COMPLETE THE FOLLOWING
A. According to the debate passage, organizations in which three cities received the big Work programme contracts in Greater Manchester?
B. Decide whether each statement below agrees with the debate passage. Answer yes or no for each, and quote the words that decide it.
(i) The Work programme is called the largest payment-by-results contracting anywhere.
(ii) The speaker says it is already time to make judgments about how prime contractors treat their supply chain.
(iii) The Minister of State has ruled out re-examining any contracts.
C. Duplicate part of the debate passage word for word. Start at the words "I would welcome" and stop after "make this happen?".

SOURCE PASSAGE
##############################
The Work programme is a huge problem. In Greater Manchester the three big Work programme contracts have gone to organisations in Newcastle, Leeds and Birmingham, and the small organisations, which I strongly hoped would be involved, have been squeezed out of the process. They say that by the time the money comes out of the main contractors there is nothing left to trickle down to small social enterprises, which are often best placed to get people into work. Such enterprises will send people to go and knock on doors on the estate; they are not big private sector organisations.
There is a danger that the principle to which we are all signed up, which we are passionate about, will be undermined unless there is a sufficient push. I recognise the Minister’s difficulties across Government, with the practicalities and with the economic situation, but if the Government are committed to their coalition statement that they want to develop this sector they will have to be more robust in giving a lead to public sector organisations. Such organisations look to Government for a lead and for legislation that drives transformational change.
I would welcome the Minister’s confirmation on the points that I have raised. I would also welcome a sense that he is not simply fighting a lone battle in the Cabinet Office. The proposal does not have a strategy and it does not have any levers across Government; where will the Minister get the power, which will be shared by all his Whitehall partners, to make this happen?
There has been a lot of discussion about the Work programme, and I am not sure that this is the most appropriate place for an extensive debate on it. It is a large piece of contracting, however, and in many ways it tests some of the values and principles that we are debating. Our aims through the Work programme are entirely consistent with what the previous Administration were trying to achieve. The scheme is ambitious; it is the largest contracting on a payment-by-results basis anywhere. It involves contracting at scale, but there is an explicit desire to engage smaller providers and the not-for-profit sector in that process. It is the start of the journey.
Personally, I was delighted to see two prime contractors from the sector, and I would be more than happy to see at least 300 organisations in the supply chain. Not everyone can be winners in that process, and many organisations in my constituency are frustrated. That’s life, but the Government have made a commitment to ensure that the prime contractors in that process do not, in the words of the Minister of State, Department for Work and Pensions, my right hon. Friend the Member for Epsom and Ewell (Chris Grayling), “duff up” their supply chain. My right hon. Friend has said clearly that he is prepared to re-examine contracts where there is hard evidence of that happening. I am working closely with him to examine the evidence on the ground and working closely with strategic partners to mine that evidence to find out what is happening as people start to flow through the system. It is a little premature to make judgments on that but the Government are examining it extremely carefully, not least in the light of the commitments that they have made.
##############################
DATASET CONTENT
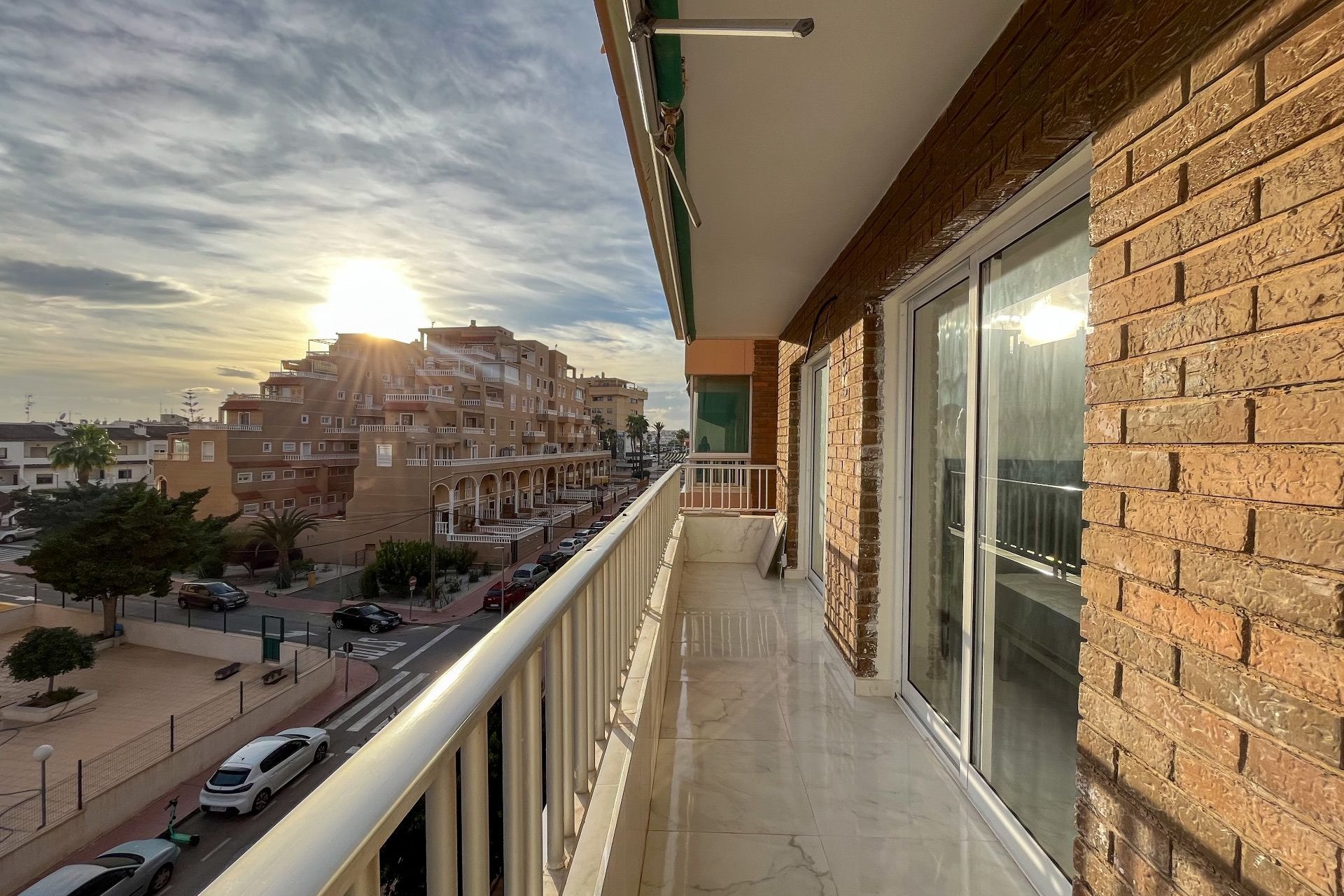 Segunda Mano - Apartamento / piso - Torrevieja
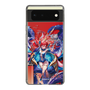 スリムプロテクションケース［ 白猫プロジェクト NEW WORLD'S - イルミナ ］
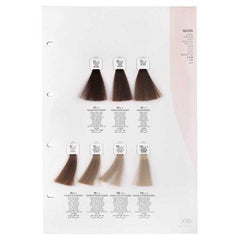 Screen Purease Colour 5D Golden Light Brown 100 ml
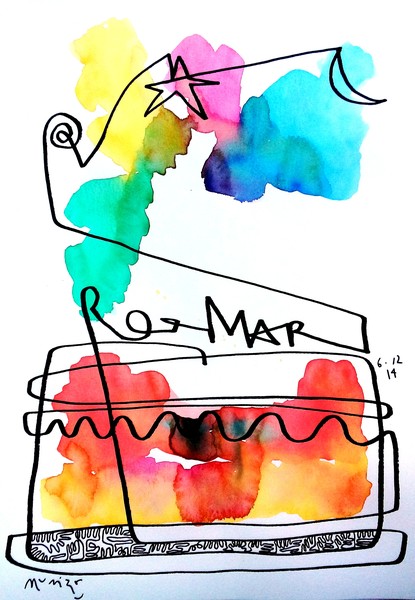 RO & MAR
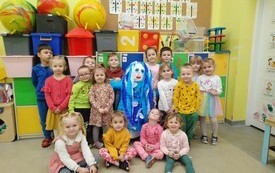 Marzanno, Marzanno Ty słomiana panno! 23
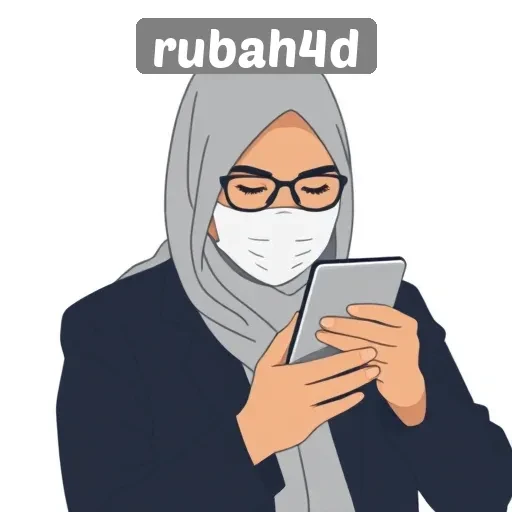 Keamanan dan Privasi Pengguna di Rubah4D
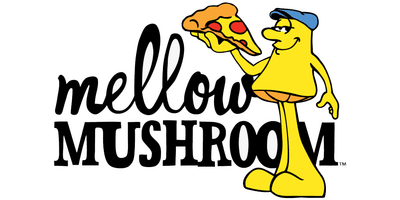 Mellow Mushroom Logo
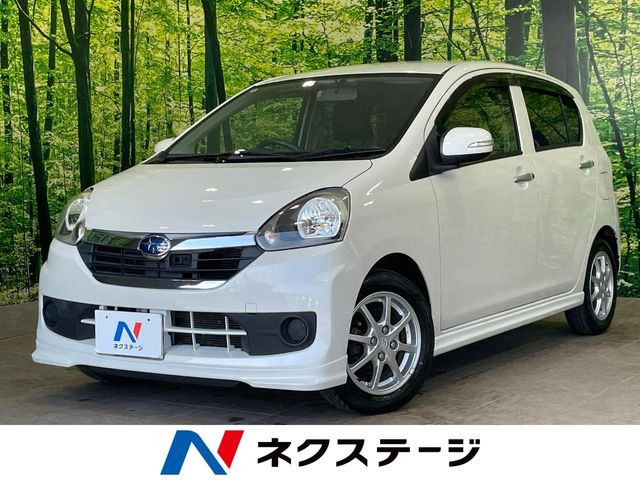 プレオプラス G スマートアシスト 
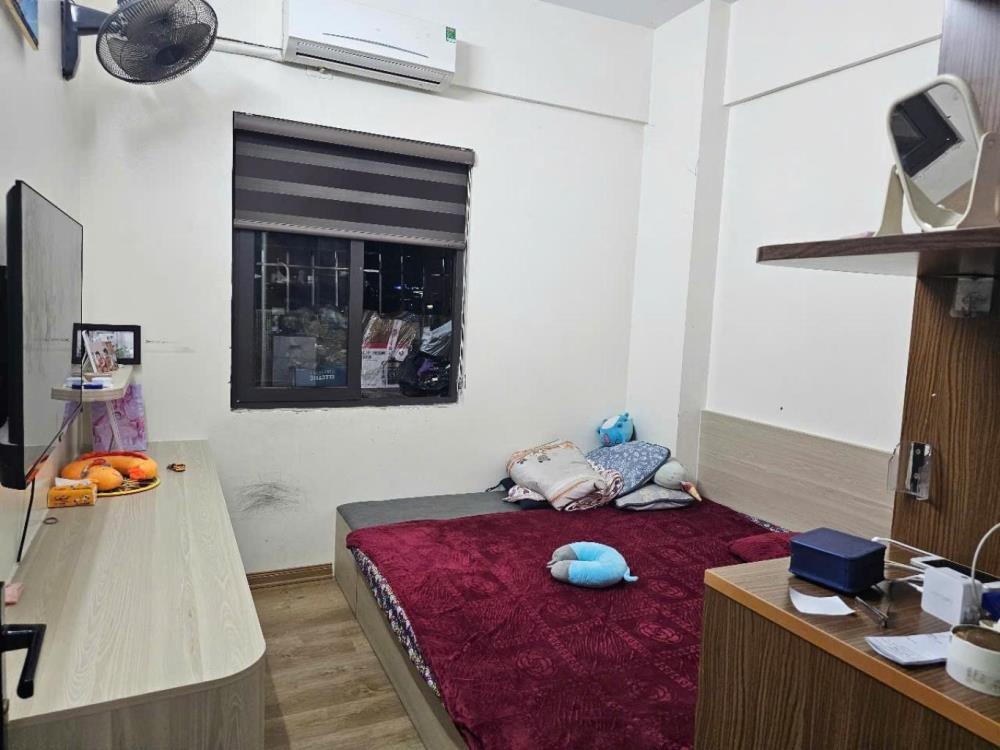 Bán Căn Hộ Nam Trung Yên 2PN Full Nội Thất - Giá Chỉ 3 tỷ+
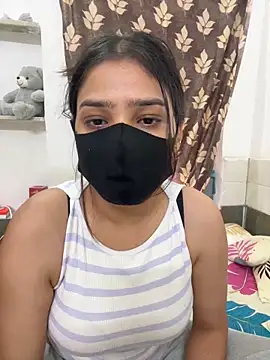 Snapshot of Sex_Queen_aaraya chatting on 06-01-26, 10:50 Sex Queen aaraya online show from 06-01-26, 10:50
##############################
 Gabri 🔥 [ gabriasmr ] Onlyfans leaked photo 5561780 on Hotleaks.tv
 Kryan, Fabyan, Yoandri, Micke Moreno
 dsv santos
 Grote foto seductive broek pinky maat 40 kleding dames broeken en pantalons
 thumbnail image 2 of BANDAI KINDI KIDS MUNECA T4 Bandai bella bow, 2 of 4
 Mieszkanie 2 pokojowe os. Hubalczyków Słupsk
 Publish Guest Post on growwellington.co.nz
##############################
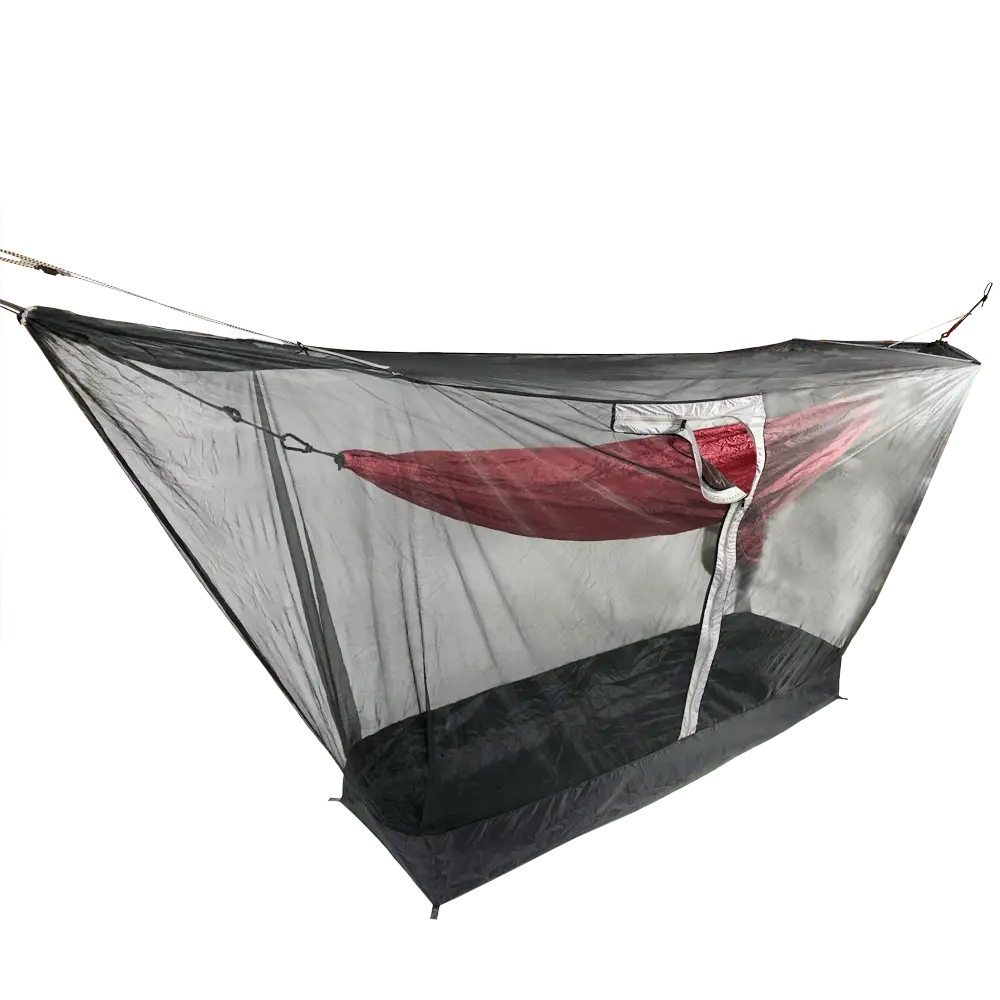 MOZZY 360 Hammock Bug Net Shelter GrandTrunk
##############################
RESPONSES BY ITEM NUMBER
A. Newcastle, Leeds and Birmingham.

B.
(i) Yes: "it is the largest contracting on a payment-by-results basis anywhere"
(ii) No: "It is a little premature to make judgments on that"
(iii) No: "he is prepared to re-examine contracts where there is hard evidence of that happening"

C.
I would welcome the Minister’s confirmation on the points that I have raised. I would also welcome a sense that he is not simply fighting a lone battle in the Cabinet Office. The proposal does not have a strategy and it does not have any levers across Government; where will the Minister get the power, which will be shared by all his Whitehall partners, to make this happen?